The headlines last August and September blared: “Trans-Pacific rates are going crazy.” “Rates are on fire.” “Records shattered.” Oh, what cargo shippers would give to pay the rates they paid eight or nine months ago. Those earlier records were repeatedly shattered. It just happened yet again.
“Non-stop demand of ocean freight and the resulting delays and equipment shortages pushed spot rates to new heights across all major trade lanes,” said Judah Levin, the research lead at Freightos.
And spot-rate moves don’t tell the whole story. Many shippers are paying up to $3,000-$5,000 more per box in premiums on top of base rates just to get their cargo loaded, according to Nerijus Poskus, vice president of global freight at Flexport.
Fixed annual contracts priced 50%-100% higher than last year’s will partially shield importers from the latest spot-rate rise. But with many shippers still heavily exposed to the spot market as the traditional peak season nears, the stage is set for the dramatically higher transport costs to be passed along to consumers, to the extent possible, in the form of inflation.
Trans-Pacific rates still rising
As of Monday, the Freightos Baltic Daily Index assessed Asia-West Coast spot rates (SONAR: FBXD.CNAW) at $5,835 per forty-foot equivalent unit (FEU). That’s an all-time high, up 19% from the beginning of this month and up around 80% from rates back in August and September when pricing began to garner headlines. Rates are now 3.5 times higher than in mid-May 2020, up almost 250% year-on-year (y/y).
On the longer route from Asia to the East Coast via the Panama Canal (SONAR: FBXD.CNAE), Freightos assessed Monday’s spot rate at $7,891 per FEU, up 203% y/y, also an all-time high.
Add on extra charges and it looks like paying $10,000 per FEU is not unusual for Asia-East Coast spot cargoes.
Trans-Atlantic: Sleepy no more
The westbound trans-Atlantic route was one trade lane that had seemed to escape massive rate inflation. That ended in April, shortly after the Ever Given accident in the Suez Canal. It is no longer the sleepy trade it once was.
Last month’s surge was just the beginning. Rates have kept climbing. As of Monday, Freightos put the Europe-East Coast spot rate (SONAR: FBXD.ENAE) at $4,257 per FEU, up 139% y/y.
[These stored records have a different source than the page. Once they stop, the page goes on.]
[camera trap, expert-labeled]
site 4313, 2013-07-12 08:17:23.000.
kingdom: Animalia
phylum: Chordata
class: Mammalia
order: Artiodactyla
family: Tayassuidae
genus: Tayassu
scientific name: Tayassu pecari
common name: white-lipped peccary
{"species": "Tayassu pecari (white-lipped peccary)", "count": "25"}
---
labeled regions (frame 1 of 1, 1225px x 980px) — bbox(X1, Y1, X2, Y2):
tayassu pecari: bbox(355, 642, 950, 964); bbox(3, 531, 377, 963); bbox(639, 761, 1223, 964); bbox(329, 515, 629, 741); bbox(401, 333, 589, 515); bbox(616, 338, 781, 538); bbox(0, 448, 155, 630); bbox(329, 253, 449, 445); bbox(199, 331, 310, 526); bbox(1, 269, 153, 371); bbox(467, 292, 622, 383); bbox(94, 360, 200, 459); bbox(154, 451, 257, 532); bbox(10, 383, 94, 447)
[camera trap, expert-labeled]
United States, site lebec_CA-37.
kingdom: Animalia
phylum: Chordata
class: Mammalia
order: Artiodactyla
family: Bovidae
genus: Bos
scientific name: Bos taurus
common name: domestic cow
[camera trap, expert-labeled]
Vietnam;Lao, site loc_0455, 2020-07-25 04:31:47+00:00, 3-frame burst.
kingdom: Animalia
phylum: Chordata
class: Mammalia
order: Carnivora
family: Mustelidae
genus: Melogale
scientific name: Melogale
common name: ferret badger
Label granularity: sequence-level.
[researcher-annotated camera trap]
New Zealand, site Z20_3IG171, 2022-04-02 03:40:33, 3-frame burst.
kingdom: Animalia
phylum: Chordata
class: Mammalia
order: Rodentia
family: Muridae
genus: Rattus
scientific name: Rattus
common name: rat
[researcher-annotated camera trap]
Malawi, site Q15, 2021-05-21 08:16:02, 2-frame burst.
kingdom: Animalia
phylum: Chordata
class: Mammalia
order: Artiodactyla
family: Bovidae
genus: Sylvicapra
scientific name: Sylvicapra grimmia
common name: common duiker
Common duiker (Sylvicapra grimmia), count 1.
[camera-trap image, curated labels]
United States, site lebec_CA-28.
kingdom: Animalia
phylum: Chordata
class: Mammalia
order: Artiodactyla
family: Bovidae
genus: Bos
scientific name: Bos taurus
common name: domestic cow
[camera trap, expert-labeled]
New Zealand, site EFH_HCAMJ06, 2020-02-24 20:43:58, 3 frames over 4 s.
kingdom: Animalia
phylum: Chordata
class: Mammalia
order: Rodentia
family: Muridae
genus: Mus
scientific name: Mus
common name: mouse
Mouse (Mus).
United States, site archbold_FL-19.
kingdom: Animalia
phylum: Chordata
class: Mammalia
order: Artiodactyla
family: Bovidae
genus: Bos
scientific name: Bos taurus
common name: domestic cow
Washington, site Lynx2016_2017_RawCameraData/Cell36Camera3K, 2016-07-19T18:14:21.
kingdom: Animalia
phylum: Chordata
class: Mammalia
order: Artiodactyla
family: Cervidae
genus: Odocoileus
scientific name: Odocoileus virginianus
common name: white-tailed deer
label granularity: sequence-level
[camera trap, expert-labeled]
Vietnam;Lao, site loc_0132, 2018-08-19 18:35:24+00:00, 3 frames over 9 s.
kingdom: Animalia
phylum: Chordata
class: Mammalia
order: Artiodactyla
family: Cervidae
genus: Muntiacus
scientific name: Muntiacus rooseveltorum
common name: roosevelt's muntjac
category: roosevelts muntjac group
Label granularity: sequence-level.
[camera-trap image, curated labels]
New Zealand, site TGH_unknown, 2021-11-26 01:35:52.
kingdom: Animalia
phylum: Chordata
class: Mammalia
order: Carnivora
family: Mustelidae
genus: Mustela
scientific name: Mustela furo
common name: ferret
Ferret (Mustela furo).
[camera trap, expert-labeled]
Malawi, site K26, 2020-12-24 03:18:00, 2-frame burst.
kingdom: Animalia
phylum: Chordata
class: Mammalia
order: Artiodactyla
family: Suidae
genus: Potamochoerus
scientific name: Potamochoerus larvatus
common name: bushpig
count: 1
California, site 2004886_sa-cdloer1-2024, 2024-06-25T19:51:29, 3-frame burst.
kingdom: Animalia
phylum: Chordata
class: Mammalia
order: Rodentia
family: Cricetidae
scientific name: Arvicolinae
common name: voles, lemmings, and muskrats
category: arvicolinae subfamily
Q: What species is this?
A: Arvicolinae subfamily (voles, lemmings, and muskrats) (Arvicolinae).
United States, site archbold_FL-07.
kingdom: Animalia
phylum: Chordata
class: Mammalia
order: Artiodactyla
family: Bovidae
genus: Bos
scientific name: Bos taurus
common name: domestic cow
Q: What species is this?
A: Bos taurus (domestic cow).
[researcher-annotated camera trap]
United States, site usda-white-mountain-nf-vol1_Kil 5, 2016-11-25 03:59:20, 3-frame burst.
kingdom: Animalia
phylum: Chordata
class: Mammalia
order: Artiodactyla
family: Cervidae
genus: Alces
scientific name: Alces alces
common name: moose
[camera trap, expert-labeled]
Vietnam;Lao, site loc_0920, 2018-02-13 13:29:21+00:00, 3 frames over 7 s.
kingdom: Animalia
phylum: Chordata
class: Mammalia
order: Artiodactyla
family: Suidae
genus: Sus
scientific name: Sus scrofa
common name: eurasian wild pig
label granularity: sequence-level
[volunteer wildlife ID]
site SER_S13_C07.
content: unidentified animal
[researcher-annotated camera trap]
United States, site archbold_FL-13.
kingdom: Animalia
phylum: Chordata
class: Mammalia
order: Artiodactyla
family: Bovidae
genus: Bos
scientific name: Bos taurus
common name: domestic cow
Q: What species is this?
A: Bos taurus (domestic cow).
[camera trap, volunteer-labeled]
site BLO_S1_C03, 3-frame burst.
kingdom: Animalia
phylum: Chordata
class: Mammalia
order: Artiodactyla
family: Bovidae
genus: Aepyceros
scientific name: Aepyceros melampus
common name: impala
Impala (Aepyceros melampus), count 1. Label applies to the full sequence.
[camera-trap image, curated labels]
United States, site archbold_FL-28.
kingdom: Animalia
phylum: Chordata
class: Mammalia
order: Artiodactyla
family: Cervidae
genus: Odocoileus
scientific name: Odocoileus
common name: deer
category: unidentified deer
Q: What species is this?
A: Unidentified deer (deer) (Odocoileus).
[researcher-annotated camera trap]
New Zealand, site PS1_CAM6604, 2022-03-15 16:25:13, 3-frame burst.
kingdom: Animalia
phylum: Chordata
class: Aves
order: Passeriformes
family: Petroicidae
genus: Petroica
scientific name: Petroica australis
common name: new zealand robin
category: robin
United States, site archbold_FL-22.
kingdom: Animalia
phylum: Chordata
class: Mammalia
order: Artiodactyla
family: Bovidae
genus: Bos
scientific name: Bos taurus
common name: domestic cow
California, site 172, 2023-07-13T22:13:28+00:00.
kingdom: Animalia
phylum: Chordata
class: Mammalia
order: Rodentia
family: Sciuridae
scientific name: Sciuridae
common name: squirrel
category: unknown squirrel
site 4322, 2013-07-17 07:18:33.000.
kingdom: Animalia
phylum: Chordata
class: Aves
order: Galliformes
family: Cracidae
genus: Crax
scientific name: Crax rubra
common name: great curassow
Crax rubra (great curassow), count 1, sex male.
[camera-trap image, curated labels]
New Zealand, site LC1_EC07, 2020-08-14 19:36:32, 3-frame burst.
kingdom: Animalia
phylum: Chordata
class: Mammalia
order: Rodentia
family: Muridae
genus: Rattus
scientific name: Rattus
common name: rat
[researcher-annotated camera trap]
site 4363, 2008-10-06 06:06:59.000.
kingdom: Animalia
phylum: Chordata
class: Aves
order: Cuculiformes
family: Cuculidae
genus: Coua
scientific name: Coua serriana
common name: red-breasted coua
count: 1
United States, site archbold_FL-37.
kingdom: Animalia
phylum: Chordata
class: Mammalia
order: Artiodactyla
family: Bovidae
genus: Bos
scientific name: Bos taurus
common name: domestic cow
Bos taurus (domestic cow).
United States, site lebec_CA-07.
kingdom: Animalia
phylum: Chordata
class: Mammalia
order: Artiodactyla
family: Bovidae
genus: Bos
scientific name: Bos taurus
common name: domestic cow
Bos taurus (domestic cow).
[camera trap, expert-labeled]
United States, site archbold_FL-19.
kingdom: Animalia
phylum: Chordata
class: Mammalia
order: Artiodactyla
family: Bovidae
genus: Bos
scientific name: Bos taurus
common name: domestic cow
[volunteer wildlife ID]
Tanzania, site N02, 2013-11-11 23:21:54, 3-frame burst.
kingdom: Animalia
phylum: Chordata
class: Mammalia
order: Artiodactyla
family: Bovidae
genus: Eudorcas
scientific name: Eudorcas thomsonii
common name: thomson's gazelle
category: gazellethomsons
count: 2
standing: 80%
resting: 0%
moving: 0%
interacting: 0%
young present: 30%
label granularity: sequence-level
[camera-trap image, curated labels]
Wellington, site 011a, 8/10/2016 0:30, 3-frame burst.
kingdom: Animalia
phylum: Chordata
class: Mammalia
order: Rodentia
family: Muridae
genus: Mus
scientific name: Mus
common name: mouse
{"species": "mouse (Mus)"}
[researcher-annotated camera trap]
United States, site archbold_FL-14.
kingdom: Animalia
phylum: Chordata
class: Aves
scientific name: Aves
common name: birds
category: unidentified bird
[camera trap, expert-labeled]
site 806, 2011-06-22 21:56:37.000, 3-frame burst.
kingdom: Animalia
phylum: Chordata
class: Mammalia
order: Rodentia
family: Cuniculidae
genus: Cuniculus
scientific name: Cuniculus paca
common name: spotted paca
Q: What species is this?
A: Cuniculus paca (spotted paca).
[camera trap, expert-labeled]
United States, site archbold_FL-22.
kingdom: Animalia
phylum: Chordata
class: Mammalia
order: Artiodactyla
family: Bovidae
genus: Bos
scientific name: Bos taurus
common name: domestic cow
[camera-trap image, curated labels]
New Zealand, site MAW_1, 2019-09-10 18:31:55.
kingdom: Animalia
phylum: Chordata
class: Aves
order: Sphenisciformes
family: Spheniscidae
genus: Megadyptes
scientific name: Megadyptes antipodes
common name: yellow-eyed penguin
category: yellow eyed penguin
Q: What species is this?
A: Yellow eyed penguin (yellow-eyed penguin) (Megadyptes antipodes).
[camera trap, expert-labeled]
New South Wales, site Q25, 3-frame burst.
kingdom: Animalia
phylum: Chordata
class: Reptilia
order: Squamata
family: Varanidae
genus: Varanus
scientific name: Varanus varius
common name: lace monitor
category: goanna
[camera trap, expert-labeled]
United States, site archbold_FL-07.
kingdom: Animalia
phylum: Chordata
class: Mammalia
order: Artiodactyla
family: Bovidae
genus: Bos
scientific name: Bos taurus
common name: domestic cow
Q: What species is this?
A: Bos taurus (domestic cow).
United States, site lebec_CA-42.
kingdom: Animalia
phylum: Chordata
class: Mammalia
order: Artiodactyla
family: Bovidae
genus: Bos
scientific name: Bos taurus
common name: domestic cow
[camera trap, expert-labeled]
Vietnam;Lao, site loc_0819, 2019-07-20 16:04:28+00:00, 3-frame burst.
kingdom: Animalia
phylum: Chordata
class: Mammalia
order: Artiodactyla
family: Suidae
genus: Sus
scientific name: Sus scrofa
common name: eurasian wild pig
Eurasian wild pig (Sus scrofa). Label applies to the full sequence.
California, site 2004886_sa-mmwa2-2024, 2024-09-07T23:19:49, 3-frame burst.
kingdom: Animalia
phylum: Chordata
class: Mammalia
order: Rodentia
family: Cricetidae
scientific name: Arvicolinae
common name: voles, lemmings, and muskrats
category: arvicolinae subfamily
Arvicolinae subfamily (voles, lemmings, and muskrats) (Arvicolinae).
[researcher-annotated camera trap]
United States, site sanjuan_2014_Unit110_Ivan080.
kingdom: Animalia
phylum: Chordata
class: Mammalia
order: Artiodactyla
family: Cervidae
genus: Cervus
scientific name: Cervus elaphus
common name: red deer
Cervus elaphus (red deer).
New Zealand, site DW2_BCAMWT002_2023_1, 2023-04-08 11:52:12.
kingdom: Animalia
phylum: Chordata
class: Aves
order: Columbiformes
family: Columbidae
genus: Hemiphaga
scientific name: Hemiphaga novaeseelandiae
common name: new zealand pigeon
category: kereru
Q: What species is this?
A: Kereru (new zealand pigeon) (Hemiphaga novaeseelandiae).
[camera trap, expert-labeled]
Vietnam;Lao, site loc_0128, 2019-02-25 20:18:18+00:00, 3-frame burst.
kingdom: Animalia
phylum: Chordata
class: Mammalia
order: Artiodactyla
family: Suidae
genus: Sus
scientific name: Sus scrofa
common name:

Asia-Europe: Most extreme increases
Many larger U.S. shippers have global operations and send significant volumes from Asia to Europe. However extreme the rate rises to the U.S., they pale in comparison to what’s going on in Europe. Rates there have climbed significantly from already very high levels since the Ever Given accident, which heavily impacted these cargo flows.
According to Frieghtos, the Asia-North Europe rate (SONAR: FBXD.CNER) on Monday was $8,565 per FEU, up 480% y/y or 5.8 times rates in mid-May 2020. Of all the mainline trades, rates in Asia-North Europe have risen the most.
Asia-Mediterranean rates (SONAR: FBXD.CMED) were $9,187 per FEU, 4.6 times higher than this time last year, a 365% y/y increase.
In general, freight cost increases are not only more painful in Europe than in the U.S. because they’ve risen faster, but because Europe — unlike the U.S. — is in the midst of a recession.